What are the properties of options

For investors, options have brought new risk management solutions. For traders, options have opened a new trading field. Therefore, understanding the characteristics of options is an important topic. To this end, Haitong Futures and Options Department specially summarized several characteristics of options, and shared them as follows:

Options have a unique nonlinear profit and loss structure.

This comes from the unequal nature of the rights and obligations of the option contract. What is the significance of this for investors? The answer is simple. The nonlinear profit and loss structure of options enables investors to design many structural risk management schemes and products.

For example, it is known that a customer needs a batch of raw materials one month later and is worried about the future price rise. If the customer is extremely risk averse, he can choose to buy the average call option of the raw material. In this way, he can not only completely avoid the risk of rising raw material prices, but also enjoy the benefits of falling raw material prices. Of course, as a price, the customer needs to pay more expensive royalties. If the customer is not extremely risk averse, he can choose to buy a call option with a lower value. In this way, customers can partly avoid the upward risk of spot price and also enjoy the downward benefit of spot price. In return, the customer only needs to pay a small royalty. Moreover, if the customer can withstand a certain degree of price fluctuation, he can choose to buy a call option with a lower value and sell a put option with a lower value. In this way, the customer partly avoided the upward risk of spot price, and at the same time partially enjoyed the downward benefit of spot price. As compensation for taking risks, customers only need to pay a small amount, or even no royalty at all. Obviously, if there is only futures but no options in the market, it is difficult to meet the different needs of customers for risks. However, this function of options can only be attributed to its non-linear profit and loss structure.

Options can be traded in the time dimension.

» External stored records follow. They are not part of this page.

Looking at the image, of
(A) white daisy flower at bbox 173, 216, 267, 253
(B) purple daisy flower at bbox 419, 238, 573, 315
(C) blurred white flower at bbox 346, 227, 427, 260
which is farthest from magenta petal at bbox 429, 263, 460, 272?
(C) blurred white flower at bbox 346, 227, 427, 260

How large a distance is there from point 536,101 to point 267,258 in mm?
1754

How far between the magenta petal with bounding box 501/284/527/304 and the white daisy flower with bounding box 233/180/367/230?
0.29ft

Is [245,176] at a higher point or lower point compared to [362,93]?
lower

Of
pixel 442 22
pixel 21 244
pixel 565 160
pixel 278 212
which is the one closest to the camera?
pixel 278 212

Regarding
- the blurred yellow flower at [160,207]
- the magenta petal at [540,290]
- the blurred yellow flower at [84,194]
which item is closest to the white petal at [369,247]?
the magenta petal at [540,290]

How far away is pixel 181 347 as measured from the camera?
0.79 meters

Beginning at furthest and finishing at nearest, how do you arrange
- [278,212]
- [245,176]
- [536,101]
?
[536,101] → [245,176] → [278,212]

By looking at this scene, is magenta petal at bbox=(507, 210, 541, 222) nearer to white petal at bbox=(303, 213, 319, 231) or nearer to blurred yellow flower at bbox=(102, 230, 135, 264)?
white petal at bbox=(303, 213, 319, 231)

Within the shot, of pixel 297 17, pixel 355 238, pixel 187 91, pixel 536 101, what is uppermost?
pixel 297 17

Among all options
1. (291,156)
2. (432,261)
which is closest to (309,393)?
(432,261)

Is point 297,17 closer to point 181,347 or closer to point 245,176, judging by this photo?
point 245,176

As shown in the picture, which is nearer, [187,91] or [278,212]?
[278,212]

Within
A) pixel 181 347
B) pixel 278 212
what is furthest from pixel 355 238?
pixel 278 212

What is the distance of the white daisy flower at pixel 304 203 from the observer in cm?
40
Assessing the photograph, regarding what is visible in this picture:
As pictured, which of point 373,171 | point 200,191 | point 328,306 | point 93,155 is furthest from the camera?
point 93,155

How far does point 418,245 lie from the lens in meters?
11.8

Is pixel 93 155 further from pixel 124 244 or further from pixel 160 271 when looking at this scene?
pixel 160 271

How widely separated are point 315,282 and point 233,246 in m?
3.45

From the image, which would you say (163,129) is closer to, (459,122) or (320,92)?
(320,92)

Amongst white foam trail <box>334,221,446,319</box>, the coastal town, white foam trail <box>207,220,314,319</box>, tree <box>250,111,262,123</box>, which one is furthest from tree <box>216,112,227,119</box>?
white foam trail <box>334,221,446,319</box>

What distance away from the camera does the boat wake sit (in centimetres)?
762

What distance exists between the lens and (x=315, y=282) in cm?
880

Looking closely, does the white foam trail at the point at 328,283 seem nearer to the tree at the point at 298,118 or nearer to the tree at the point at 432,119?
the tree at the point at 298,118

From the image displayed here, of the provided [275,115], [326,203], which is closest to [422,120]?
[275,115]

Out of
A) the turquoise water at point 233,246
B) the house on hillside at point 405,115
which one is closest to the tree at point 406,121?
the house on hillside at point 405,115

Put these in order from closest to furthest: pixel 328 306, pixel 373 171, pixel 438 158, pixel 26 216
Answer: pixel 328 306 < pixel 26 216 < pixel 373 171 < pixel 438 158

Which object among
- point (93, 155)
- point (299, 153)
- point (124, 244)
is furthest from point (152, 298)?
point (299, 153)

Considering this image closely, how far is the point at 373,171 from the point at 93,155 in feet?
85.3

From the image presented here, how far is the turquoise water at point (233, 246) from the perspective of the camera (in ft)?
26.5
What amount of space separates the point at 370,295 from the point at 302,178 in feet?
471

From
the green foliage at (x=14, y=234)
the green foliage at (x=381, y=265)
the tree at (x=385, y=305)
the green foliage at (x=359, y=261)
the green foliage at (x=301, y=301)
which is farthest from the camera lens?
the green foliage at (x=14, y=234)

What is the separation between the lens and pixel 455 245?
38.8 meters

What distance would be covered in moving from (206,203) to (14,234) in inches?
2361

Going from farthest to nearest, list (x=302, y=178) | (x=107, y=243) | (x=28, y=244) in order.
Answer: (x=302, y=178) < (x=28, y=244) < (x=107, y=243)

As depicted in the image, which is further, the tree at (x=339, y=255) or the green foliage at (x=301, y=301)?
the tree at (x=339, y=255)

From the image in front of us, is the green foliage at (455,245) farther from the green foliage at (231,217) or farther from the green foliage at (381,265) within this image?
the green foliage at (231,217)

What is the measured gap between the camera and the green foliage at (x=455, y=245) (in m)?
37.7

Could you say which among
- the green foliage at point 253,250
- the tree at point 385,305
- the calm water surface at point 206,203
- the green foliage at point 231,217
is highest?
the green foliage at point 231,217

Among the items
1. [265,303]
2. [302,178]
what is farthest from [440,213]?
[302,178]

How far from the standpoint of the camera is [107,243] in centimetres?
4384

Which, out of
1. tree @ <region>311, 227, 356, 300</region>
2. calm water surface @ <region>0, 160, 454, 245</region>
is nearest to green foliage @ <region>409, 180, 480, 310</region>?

Unlike futures, the price of an option is very sensitive to its maturity. For example, the price of a call option expiring in three months will be several times higher than that of a call option expiring in one month. It is generally understood that the longer the term of an option is, the longer the protection period is given to the option buyer. Therefore, higher fees should be charged. In the profession, we say that the time value of forward options is higher than that of short-term options. As the seller of options, he always hopes that time can pass quickly and his options will depreciate continuously. The strategy of earning option value decreases with the passage of time is called earning time value strategy. Such strategies have also been highly praised by trading experts. Using this attribute of options, the international financial market has developed option income funds, which aim to steadily earn the appreciation income of cash and decline the value of options by holding cash and selling options. For example, Global Stocks PLUS&Income Fund under PIMCO, a famous bond investment management institution, and Tax Managed Buy Write Income Fund under Eaton Vance Management.

Options can trade in the dimension of volatility.

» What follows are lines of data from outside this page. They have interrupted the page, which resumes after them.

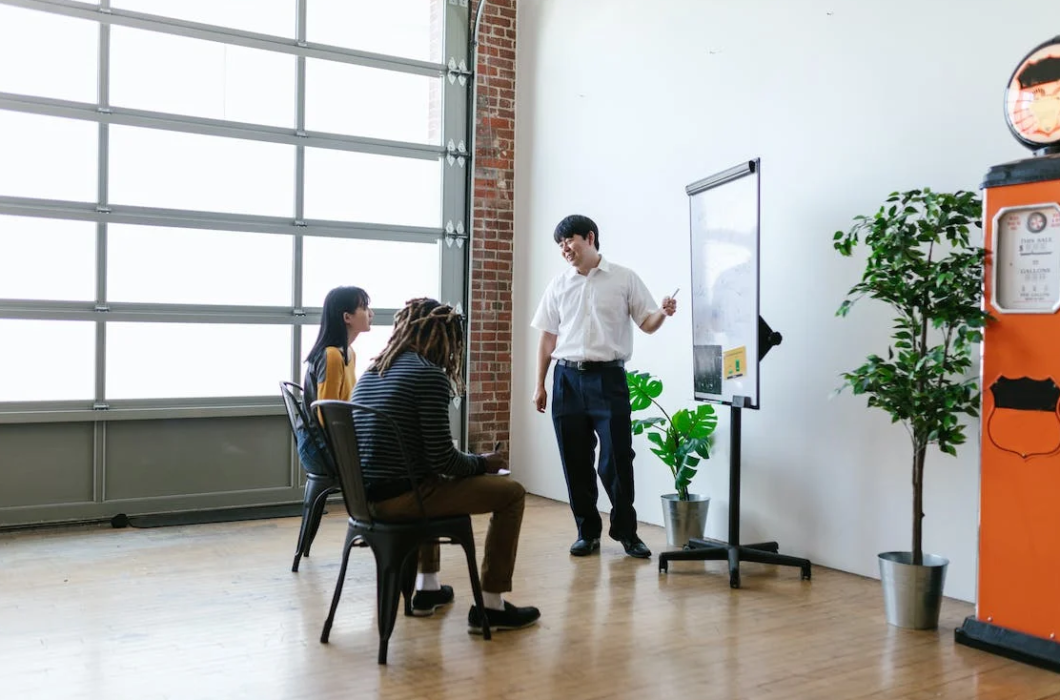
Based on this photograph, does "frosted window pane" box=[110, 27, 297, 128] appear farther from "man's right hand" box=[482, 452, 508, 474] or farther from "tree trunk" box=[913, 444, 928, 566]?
"tree trunk" box=[913, 444, 928, 566]

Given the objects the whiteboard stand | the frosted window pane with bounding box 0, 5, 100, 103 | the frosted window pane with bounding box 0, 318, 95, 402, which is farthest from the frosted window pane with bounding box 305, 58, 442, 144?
the whiteboard stand

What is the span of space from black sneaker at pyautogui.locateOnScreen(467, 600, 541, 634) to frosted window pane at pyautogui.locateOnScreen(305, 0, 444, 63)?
3.90m

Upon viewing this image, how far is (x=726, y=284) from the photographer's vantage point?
4.15 m

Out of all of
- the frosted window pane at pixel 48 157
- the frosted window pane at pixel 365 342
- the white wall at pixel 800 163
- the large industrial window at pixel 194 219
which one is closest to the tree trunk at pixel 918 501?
the white wall at pixel 800 163

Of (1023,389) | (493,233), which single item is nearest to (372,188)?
(493,233)

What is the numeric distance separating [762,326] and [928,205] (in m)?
0.82

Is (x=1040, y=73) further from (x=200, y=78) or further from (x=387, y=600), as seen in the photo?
(x=200, y=78)

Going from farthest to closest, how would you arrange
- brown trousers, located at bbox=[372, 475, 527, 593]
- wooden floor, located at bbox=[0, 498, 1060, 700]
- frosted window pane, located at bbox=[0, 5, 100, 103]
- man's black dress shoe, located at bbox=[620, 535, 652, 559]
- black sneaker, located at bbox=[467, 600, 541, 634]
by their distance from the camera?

In the famous Black Scholes Morton option pricing formula, the option price is affected by the underlying price, exercise price, term, interest rate and implied volatility. The price and implied volatility of the subject matter are uncertain. Traditional futures or stock traders will make buying and selling decisions by predicting the short-term trend of the price of the subject matter. But for option traders, they can not only make buying and selling decisions by predicting the short-term trend of the price of the subject matter, but also make buying and selling decisions based on the rationality of the implied volatility. Since the implied volatility is positively related to the option price and the real volatility of the subject matter, as an implied volatility trader, if he expects that the implied volatility will decrease in the future, he will choose to sell the option for profit, otherwise he will buy the option. Therefore, options give traders an additional trading option. Of course, options trading has become complicated. For example, if the direction trader determines that the market will fall in the future, he needs to consider whether the direction of change of implied volatility is beneficial to him before making a buying and selling decision. If the future market goes down, but the implied volatility goes down, a simple put option may not be profitable.

In a word, compared with other financial derivatives such as futures, options have many unique properties in essence. It is precisely because of these unique properties of options that its introduction completes the risk control system of the market and also gives traders more trading options. For detailed options hedging strategies and trading strategies, please pay attention to the subsequent investor education column of Haitong Futures "Open Talk to the Rights and People".